> [Text to read]
-- begin --
# What shampoo/conditioner do you use?



## srpg (Jun 29, 2014)

Hi, trying to find a shampoo/conditioner combination for my rather dry haired black miniature Sam, been searching in this sub forum but most of the relevant posts are frustratingly vague as to specific products, e.g. use a “good” or a “quality” shampoo/conditioner.
Preferably a reasonably big brand which is more likely to be available in the UK, anyone had any experience of K9 competition blackness shampoo or at least the K9 brand?
Also is bathing every week or two appropriate for a very active, i.e. frequently muddy dog?
Thanks for any help
Steve


----------



## Caniche (Jun 10, 2013)

I really like the Isle of Dogs brand. They even make an "Everyday" Shampoo for frequent bathing. Plus they have a shampoo and conditioner specifically for poodle coats.

They also have a "black coat" shampoo. Their products range anywhere from $10 to $80. And you can probably find it cheaper on Amazon. 

https://www.iodogs.com/default.aspx


----------



## srpg (Jun 29, 2014)

Caniche said:


> I really like the Isle of Dogs brand. They even make an "Everyday" Shampoo for frequent bathing. Plus they have a shampoo and conditioner specifically for poodle coats.
-- end --
> [Dataset section]
-- begin --
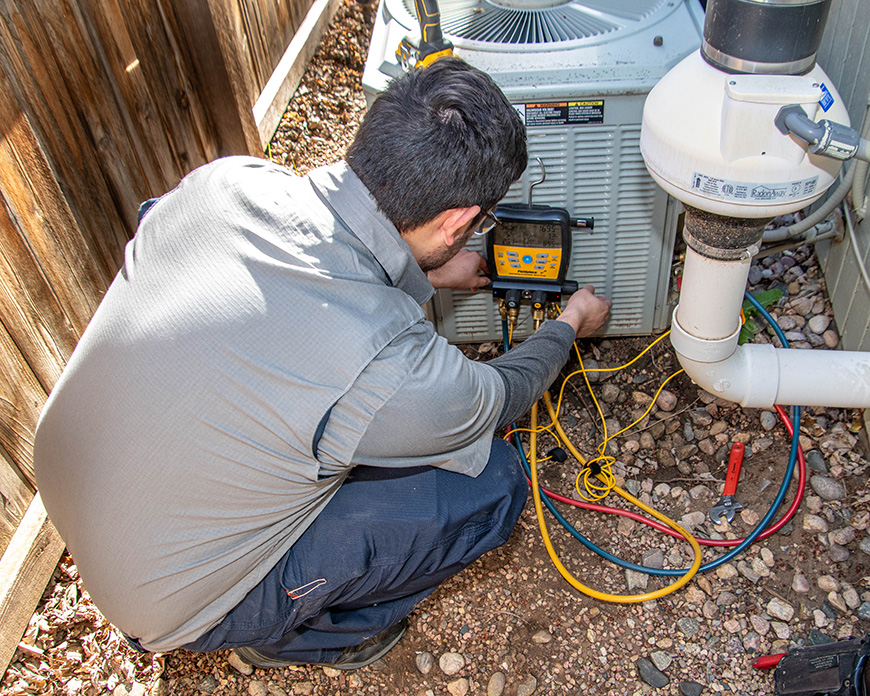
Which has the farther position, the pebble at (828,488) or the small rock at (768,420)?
-- end --
> [What you need to do] Write the next part of the forum thread about shampoo and conditioner for a miniature poodle, picking up after the last line of it shown above.

> [Exercise output]
> 
> They also have a "black coat" shampoo. Their products range anywhere from $10 to $80. And you can probably find it cheaper on Amazon.
> 
> https://www.iodogs.com/default.aspx


That's great, thanks. Amazon do sell some of their products over here, but it is impossible to find full range, strange when it is named after an area of UK!!!!!!!!!!!

Which conditioner is specifically for poodle coats, a "poodle" search on their website returned zero hits?????

Thanks for the advice
Steve


----------



## Jamie Hein (Aug 17, 2013)

I've heard Isle of Dogs Primrose works great for dry hair and skin. I like Eqyss rehydrant too... smells fantastic.


----------



## Caniche (Jun 10, 2013)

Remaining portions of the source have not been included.